Maxine’s story was clearly news to Janey.

But the oddness of Janey’s presence in the house had apparently only just struck Maxine.

Turning to her sister and speaking through a mouthful of biscuit, she said, ‘I don’t understand.

Why are you here?’

‘Janey came to tell me about my father.’ Guy couldn’t resist it. It was, he decided, his turn to spring a surprise. Maxine frowned. ‘But how did she know?’

‘Your mother sent her over here.’ His eyes glittered with malicious pleasure. ‘My father, you see, was in her bed when he died.’

The funeral took place three days later. With typical thoroughness and attention to detail, Oliver Cassidy had made all the arrangements himself. Even he, however, hadn’t been able to organize the weather, which had gone from bad to atrocious. Trezale churchyard, cruelly exposed to the elements, was awash with freezing rain. The small funeral party had to struggle to stay standing against the force of the bitter, north-westerly gales as Oliver’s coffin was lowered slowly into the ground.

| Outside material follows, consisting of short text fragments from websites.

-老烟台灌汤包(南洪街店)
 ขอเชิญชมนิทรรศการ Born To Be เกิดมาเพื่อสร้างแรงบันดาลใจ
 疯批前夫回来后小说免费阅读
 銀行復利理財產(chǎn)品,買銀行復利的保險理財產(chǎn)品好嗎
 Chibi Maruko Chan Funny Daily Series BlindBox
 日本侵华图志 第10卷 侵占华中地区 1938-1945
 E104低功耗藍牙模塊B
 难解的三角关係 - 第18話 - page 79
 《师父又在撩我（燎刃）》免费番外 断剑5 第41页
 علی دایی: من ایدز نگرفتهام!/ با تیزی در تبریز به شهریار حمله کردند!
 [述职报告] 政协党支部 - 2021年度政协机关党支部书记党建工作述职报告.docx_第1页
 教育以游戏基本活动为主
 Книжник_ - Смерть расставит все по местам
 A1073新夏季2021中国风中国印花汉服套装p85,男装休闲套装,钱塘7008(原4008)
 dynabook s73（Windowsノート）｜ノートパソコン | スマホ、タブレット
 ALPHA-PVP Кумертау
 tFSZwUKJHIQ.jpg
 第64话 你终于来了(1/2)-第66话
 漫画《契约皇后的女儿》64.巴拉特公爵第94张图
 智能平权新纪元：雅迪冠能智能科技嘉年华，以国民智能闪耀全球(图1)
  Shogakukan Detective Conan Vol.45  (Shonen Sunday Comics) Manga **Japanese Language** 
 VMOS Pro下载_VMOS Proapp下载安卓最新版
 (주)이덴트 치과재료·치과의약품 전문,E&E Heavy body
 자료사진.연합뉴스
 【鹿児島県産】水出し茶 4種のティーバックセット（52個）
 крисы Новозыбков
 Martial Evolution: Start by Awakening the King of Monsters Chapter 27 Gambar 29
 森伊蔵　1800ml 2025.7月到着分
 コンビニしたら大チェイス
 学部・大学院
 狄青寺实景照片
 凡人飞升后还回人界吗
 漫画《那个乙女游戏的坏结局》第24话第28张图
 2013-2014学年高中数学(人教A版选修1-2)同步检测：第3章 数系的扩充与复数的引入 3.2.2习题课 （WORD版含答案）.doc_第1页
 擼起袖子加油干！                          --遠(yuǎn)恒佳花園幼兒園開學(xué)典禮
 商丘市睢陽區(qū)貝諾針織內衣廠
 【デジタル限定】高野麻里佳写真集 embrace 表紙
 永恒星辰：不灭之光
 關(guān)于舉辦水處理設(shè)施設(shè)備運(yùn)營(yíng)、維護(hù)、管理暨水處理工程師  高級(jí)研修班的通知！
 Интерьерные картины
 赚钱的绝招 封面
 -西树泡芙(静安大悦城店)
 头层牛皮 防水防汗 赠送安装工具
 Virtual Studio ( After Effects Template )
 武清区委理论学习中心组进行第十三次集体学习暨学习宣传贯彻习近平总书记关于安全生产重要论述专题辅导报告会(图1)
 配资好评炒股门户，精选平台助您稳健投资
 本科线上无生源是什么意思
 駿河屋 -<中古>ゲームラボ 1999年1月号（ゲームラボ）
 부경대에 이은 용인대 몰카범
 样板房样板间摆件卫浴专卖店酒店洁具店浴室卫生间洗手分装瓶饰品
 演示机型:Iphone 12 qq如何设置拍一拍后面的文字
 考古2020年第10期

Back at Thea’s house afterwards, the sitting room was warm but the atmosphere remained distinctly chilly. Guy, barely speaking to anyone, looked bored. Douglas Burke, Oliver’s solicitor, had travelled down from Bristol to preside over the reading of the will as instructed by his late client and was anxious to get it over with so that he might return home to his extremely pregnant wife. Thea was desperately trying to contain her grief. Only the presence of Ella and Josh, who had insisted on attending the funeral, brightened the proceedings at all.